For FFT and FFTW flush has marginally better performance than our coherence-based active memory system. Given the advantages that a coherence-based solution brings to the programming model along with multiprocessor correctness, we note that our results show that it is possible for a coherence-based approach to achieve these advantages at a performance level commensurate with the cache flush technique.

## 5.1.2 Sparse Matrix

Figure 6 shows the uniprocessor speedup for Conjugate Gradient and the Sparse Matrix Vector Multiply (SMVM) microbenchmark. As described in Table 1, both applica-



Figure 6: Uniprocessor Speedup: Sparase Matrix

tions have relatively sparse matrices-32 non-zeros on average per row. For Conjugate Gradient the dense vector has length 8192 and fits into the scaled-down 64 KB L2 cache we use for these sparse matrix simulations. CG therefore represents a moderately large problem size while the SMVM microbenchmark shows results for a much bigger problem size. Conjugate Gradient achieves a uniprocessor speedup of 2.22 while SMVM is 4.62 times faster than the normal application. With software prefetching of the shadow address space the speedup increases to 2.23 and 6.04 respectively. The SMVM kernel is particularly well-suited to this optimization. For Conjugate Gradient, active memory optimization reduces L2 cache read misses by a factor of 3.8 while for SMVM the reduction factor was 7.8. For these two applications the reduction factors in the overall processor data TLB miss penalty were 2.1 and 94.2 respectively. For sparse matrix applications we see that the flush technique is marginally better than coherence. However, since we scale down the caches to simulate the effect of large sparse matrices, and in our flushing scheme the flush overhead depends on the size of the cache rather than the size of the matrix, the flush scheme receives some relative benefit in the results presented here.

Extracted records
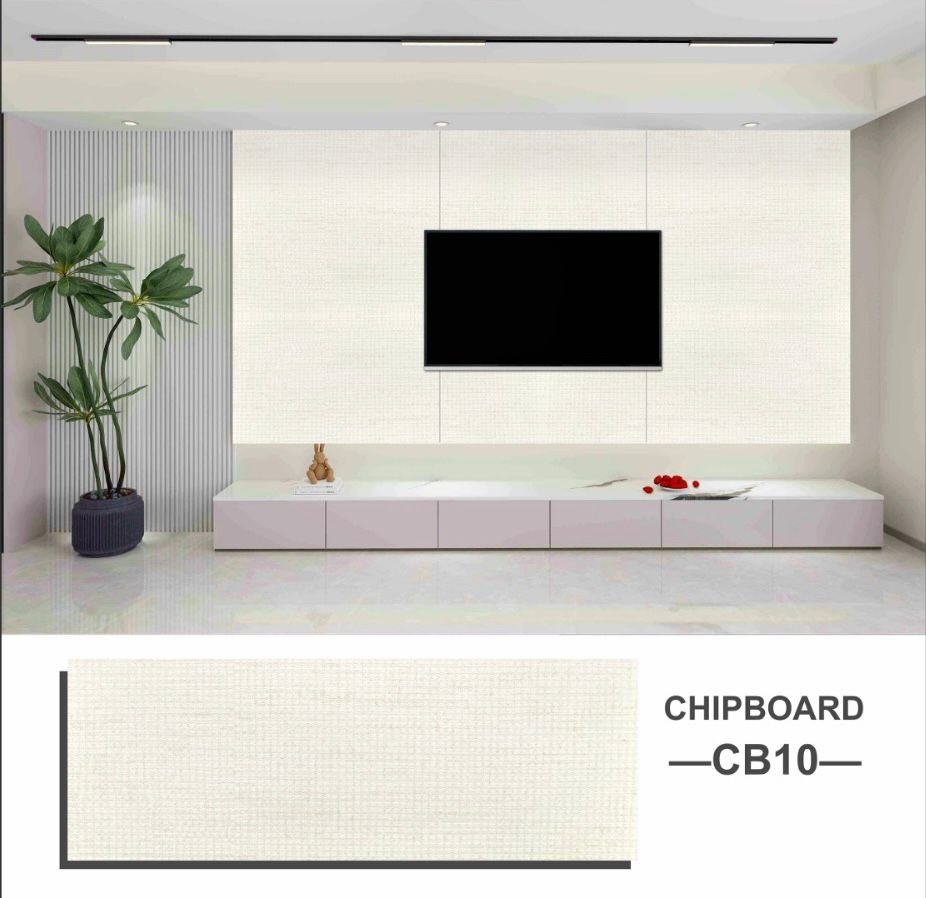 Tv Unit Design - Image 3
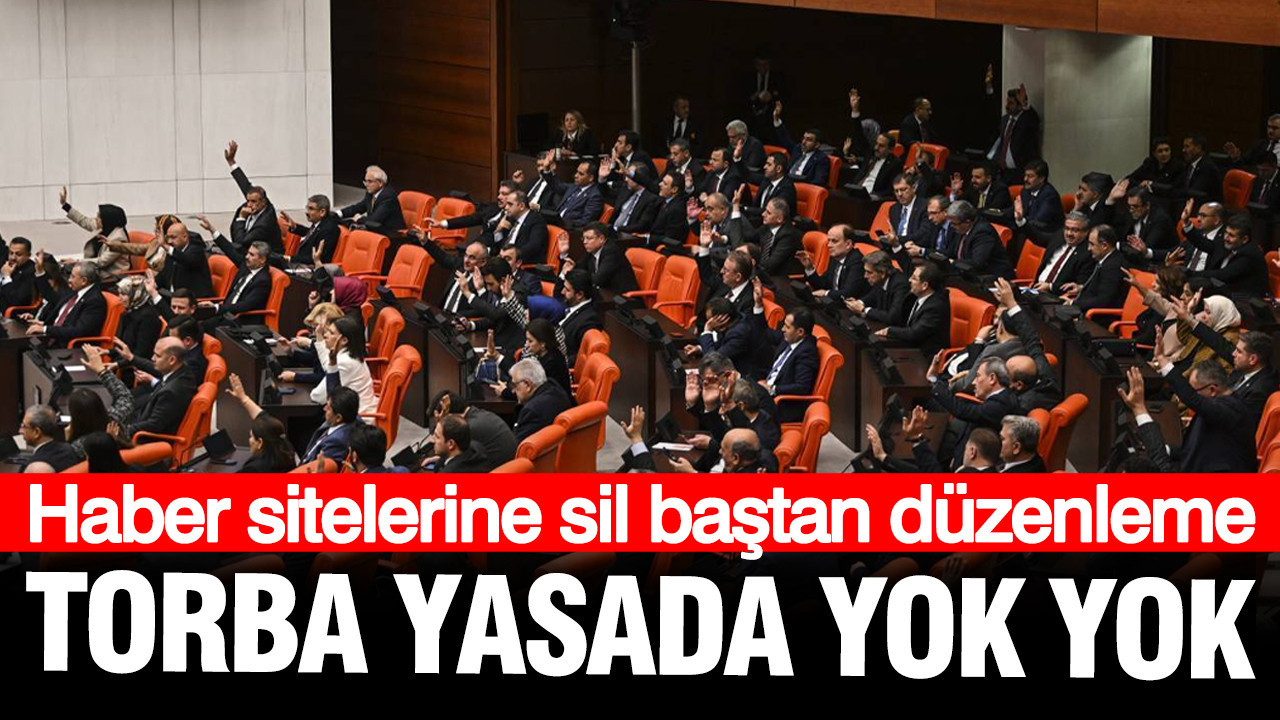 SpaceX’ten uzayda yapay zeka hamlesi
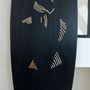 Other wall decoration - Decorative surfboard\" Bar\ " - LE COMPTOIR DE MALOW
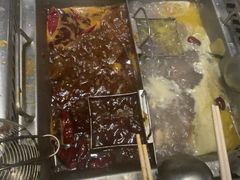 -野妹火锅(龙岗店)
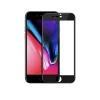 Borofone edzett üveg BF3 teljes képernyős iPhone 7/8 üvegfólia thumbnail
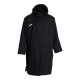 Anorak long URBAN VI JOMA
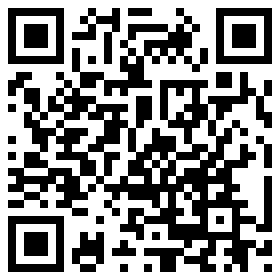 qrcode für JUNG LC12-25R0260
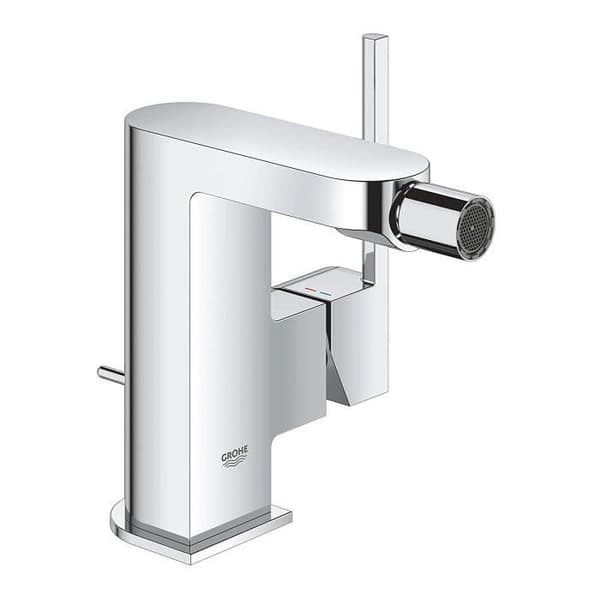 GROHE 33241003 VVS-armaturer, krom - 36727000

List of tasks
A: From the sparse matrix text, extract the passage starting at "For FFT and" and ending at "cache flush technique.".
B: According to the sparse matrix text, by what factor does active memory optimization reduce L2 cache read misses for SMVM?
C: Continue the sparse matrix text past its last sentence.
The records are independent material and are not part of the sparse matrix text.

Responses per task
A:
For FFT and FFTW flush has marginally better performance than our coherence-based active memory system. Given the advantages that a coherence-based solution brings to the programming model along with multiprocessor correctness, we note that our results show that it is possible for a coherence-based approach to achieve these advantages at a performance level commensurate with the cache flush technique.

B: A factor of 7.8.

C:
#### 5.1.3 Linked List Linearization

Figure 7 shows the uniprocessor speedup for Health, MST. and the Traverse microbenchmark. Health achieves a speedup of 1.31 with linearization, increasing to 1.37 with software prefetching. In Health every node in the tree has several linked lists attached to it, but we linearize only two of them to demonstrate the potential of this technique. The remaining lists can be linearized in a similar manner to achieve better speedup. For Health the linearization technique reduces the number of L2 cache read misses by a factor of 1.3. MST represents a complete graph of 2048 nodes as a hash table. Since hashing collisions are resolved by chaining, the bigger the hash table the smaller the average length of each linked list. As expected, the linearization technique gets more benefit from a longer linked list. We use a hash table size of N/32 where N is the number of nodes in the graph. Also, MST has both a graph-building phase where we linearize the N/32 lists as each list grows, and a compute phase that calculates the minimum spanning tree. Figure 7 shows the overall speedup for MST by including both phases. The overall speedup is 2.28 without prefetching and increases to 2.53 with prefetching. The speedup of the computation phase only (not shown) is 3.74 without prefetching and 4.56



Figure 7: Uniprocessor Speedup: Linearization

with prefetching, but this does not account for the linearization overhead and so we show total speedup here. Including the linearization overhead, the linearization technique reduces L2 cache read misses by a factor of 4.1. Traverse shows even better speedup because of a larger number of longer lists. It achieves a speedup of 6.72 without prefetching with a 6.6 times reduction in L2 cache read misses. The speedup increases to 7.68 with software prefetching. We would again like to emphasize that prefetching is only possible because of the linearization technique, and is not possible in the normal application. In addition, linked list linearization is only possible using a coherence-based approach, hence no flush comparisons can be shown.

#### 5.2 Single-node Multiprocessor Active Memory Systems

Since our active memory system leverages the cache coherence protocol, it can transparently support address remapping techniques on multiprocessor systems. In the following we present single-node multiprocessor results for an active memory transpose version of SPLASH-2 FFT and three applications for Parallel Reduction. We show results for one, two, and four processor systems.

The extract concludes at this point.